I open my laptop from time to time, looking for a pocket of wireless connection, some way to reach the outside, but there’s nothing. The last flicker of a connection was just before we got on the road and that was my last chance, my last opportunity to reach you all.
We reach Iowa City at dusk. It’s a war zone, worse than the barricade outside the arena, worse than any of the empty, burning towns we’ve driven through. Renny guides us onto 80 and we watch the city go by on our left, the buildings smoldering, glowing like red eyes in the veiled twilight. Ted rolls down the window an inch or two and we can hear the crackling of burning buildings and then the gunfire; Dapper gets up, sniffing the air.
“They must be trying to hold off a lot of them,” Ted murmurs, his nose pressed against the glass.
Then in front of us, stretched across the highway from railing to railing, is a solid wall of stalled cars. There’s no end in sight to the blockage, no way forward, too many cars, semis, motorcycles all piled up together like a giant had gotten carried away at playtime, and in a tantrum, flung his toys everywhere. So we turn back and look for an exit ramp. We get off 80 looking for a frontage road, some route to bypass the clogged highway and exit into a little commercial valley with fast-food places and hardware stores.
There are lights at the bottom of the exit ramp, but not traffic lights; lamps glowing brightly in a parking lot across the street. It’s a big grocery store or department store, but it’s hard to make it out in the dusk. Renny slows down and we see that the road is blocked in on almost every side with lines of cars.
“That doesn’t look like a pileup,” I breathe. “That looks intentional.”
I get that pain in my stomach, that uneasiness and I’m trapped in that preschool all over again, feeling the dread ooze up into my throat. We ease across the blocked-in intersection to a parking lot. There’s movement there, figures, shadows. It’s Halloween. I should be helping Evan and Mikey get into their costumes, putting the finishing touches on Pirate Wall-E, but instead I’m sitting here in a cold car, wringing my hands as an enormous man with a beard steps up to the window.

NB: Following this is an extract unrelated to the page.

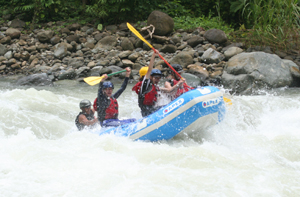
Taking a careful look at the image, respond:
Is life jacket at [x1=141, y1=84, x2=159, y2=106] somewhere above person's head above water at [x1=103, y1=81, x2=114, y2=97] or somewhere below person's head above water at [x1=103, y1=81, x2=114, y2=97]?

Renny slowly rolls it down, just a little, because we can see the gun straps draped over each of his shoulders. He’s got some kind of rough insignia embroidered onto his coat pocket and the smell of pipe tobacco wafts into the sedan as he pokes his nose right up to the glass.
“Stop, citizen, stop!” he says. The cry is taken up by a few other men, all of them circling the car. I say men, but it’s hard to tell who or what they are. I can see the glow of cigarettes, the little red cherries pulsing as they inhale and exhale.
“You’re gonna have to get out of the car, young lady,” he says, prodding the glass with the barrel of his rifle. It squeaks as the metal scrapes across the frosty glass. “I’m only gonna ask one time. The rest of you, you get out too.”
Renny looks at me. The parking lot is clear up ahead, but we might have to hit a few “pedestrians” in order to make a break for it. I nod almost imperceptibly and she begins to roll up the window. “You can kiss my ass, cowboy,” she says. The man grabs the rifle with both hands, trying to ram the end of it against the window to break the glass. Dapper erupts, barking and growling, his tail beating out a quick tattoo against the backseat.
“Nigger bitch!” he screams. Renny stomps on the gas, the sedan leaps forward, clipping one of the other men. The window is up and I don’t hear much of his shout. Then I can see the night lighting up in the side mirror and the familiar
rat-ti-clack
of gunfire. The back window shatters, imploding after we’ve gone only a few yards.
“Get down!” I scream. But it’s too late, I can hear Ted moaning in the backseat, swearing and huffing and puffing.